• [Goal] Render the data between the lines holding "How far into" and "16.4 metres", inclusive, as a two-column CSV with the columns "input_text" and "answer". Give one row for each text and its answer, enclose every value in double quotes, and replace any line breaks with spaces.

• [Items]
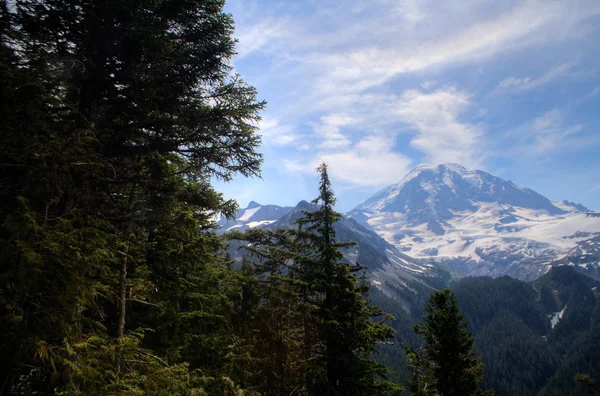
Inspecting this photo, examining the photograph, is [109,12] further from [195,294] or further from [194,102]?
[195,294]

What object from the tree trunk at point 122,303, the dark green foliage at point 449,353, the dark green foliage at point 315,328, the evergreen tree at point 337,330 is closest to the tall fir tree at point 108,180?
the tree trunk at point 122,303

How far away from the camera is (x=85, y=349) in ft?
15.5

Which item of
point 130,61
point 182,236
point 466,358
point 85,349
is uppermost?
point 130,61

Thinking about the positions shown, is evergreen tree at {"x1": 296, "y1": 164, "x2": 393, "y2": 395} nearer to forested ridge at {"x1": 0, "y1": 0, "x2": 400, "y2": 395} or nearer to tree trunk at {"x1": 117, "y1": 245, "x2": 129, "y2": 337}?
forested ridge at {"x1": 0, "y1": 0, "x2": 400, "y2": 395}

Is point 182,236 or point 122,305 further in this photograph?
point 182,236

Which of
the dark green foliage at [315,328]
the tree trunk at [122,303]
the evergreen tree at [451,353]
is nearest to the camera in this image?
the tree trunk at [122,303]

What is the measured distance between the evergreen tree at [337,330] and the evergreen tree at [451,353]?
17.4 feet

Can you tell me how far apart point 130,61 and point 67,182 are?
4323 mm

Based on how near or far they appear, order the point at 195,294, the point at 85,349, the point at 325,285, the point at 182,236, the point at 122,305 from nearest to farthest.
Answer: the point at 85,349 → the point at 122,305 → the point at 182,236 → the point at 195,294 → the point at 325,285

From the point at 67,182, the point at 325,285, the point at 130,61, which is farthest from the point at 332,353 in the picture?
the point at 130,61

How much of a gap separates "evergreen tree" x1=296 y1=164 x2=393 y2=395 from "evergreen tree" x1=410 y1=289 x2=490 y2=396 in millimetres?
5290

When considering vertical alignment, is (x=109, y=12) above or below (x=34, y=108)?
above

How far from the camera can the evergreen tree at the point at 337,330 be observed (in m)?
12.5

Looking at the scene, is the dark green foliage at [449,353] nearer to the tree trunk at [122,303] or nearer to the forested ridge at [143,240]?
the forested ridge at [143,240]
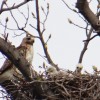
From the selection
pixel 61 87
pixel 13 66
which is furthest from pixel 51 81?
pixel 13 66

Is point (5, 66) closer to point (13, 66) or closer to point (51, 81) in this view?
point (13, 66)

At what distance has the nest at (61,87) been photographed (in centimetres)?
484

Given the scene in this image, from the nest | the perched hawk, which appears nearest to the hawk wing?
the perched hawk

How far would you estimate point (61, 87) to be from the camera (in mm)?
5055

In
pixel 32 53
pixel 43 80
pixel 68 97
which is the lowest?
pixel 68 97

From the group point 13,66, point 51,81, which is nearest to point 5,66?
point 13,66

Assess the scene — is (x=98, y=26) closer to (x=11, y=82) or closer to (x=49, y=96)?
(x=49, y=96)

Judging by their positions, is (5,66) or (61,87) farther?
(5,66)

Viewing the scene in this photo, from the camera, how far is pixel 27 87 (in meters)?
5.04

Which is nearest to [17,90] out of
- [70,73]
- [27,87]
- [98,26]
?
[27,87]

--

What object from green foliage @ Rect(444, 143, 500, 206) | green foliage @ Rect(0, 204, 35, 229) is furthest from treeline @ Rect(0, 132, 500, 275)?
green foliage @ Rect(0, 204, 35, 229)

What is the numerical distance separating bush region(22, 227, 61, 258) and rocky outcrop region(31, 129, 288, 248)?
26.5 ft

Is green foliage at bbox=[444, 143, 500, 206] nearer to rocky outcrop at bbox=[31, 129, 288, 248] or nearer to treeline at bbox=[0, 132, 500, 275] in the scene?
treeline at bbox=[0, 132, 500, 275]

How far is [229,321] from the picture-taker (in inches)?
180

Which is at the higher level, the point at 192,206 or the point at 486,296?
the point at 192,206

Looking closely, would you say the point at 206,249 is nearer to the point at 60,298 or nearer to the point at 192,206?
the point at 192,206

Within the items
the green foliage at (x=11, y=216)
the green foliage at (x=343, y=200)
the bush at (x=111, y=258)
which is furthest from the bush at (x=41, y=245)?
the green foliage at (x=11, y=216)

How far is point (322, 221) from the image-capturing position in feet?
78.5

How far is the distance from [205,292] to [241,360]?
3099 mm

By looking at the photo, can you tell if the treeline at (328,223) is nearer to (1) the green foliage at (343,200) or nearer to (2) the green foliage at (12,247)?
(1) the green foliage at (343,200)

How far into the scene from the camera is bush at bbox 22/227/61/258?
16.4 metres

--

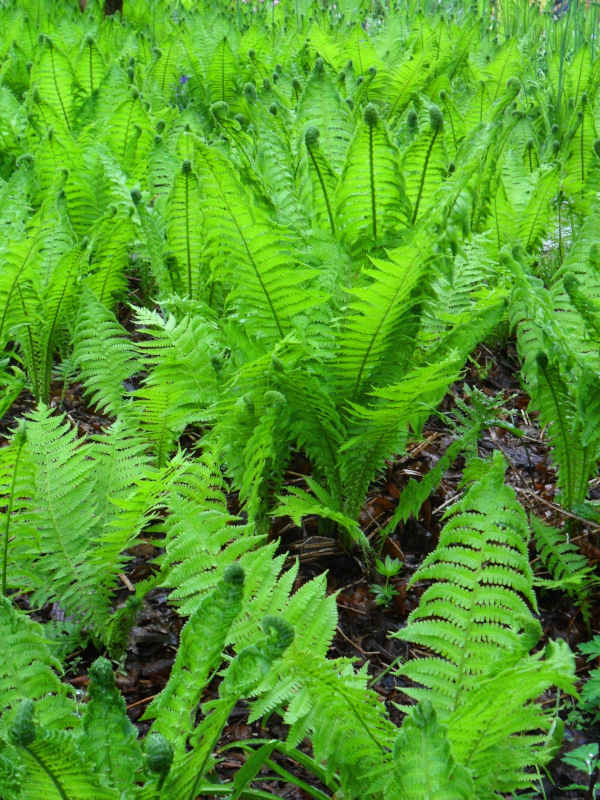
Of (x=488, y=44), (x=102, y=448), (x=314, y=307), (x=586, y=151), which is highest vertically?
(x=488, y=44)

• [Answer for the task]
input_text,answer
"How far into the scene from the camera is bush at bbox 22/227/61/258?","16.4 metres"